Concluyó la primera serie de conciertos sin que ni el viejo ni el joven hubiesen podido oír a Paganini y juzgar por sí mismos. Eran tan exorbitantes los precios hasta de los puestos más ínfimos y tan pequeña la esperanza de que aquel grandísimo avaro se mostrase generoso con un humilde y desconocido hermano en el Arte, que hubieron de resignarse a esperar a que la suerte los deparase el medio como a tantos otros les había acaecido. Pero llegó un día en que les fue imposible aguantar más, y, empeñando sus dos relojes, compraron dos modestos asientos para el concierto.

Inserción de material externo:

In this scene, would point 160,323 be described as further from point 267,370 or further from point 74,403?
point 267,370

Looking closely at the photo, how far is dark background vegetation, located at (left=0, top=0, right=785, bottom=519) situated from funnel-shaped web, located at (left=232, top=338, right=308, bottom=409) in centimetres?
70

¿Cómo describir las emociones de aquella noche feliz y fatal al mismo tiempo? El auditorio estaba más enloquecido que nunca: los hombres rugían o lloraban; las damas chillaban histéricas, desmayándose, mientras que Klaus y Stenio, más pálidos que espectros, se mordían los labios en silencio. Al brotar la primera nota del arco mágico de Paganini ambos sintieron un escalofrío sobrenatural, como si la helada mano de la muerte les hubiese tocado en el corazón. Su tortura era violenta, sobrehumana, al par que indescriptible su emoción artística… Acabada la función a media noche, y mientras que delegados escogidos de las Sociedades filarmónicas y del Conservatorio desenganchaban los caballos del coche del coloso y lo arrastraban en triunfo hasta su casa, los dos cuitados alemanes, tambaleándose como dos ebrios y sin decirse palabra, tristes y desesperados, retornaban a su tugurio, ocupando sus acostumbrados asientos junto al fuego, hasta que Franz, pálido como la misma muerte, rompió el triste silencio, y dijo:
– ¡Samuel, Samuel, no nos queda ya más salvación que el morir!… ¿Me oís? Nada somos, nada valernos; éramos dos infelices ilusos al creer que nadie pudiese llegar a rivalizar con él, con…
El nombre odioso, e impronunciable del mago se le atravesaba en la garganta. Lleno de rabia, impotente, se revolcó por los suelos, desesperado.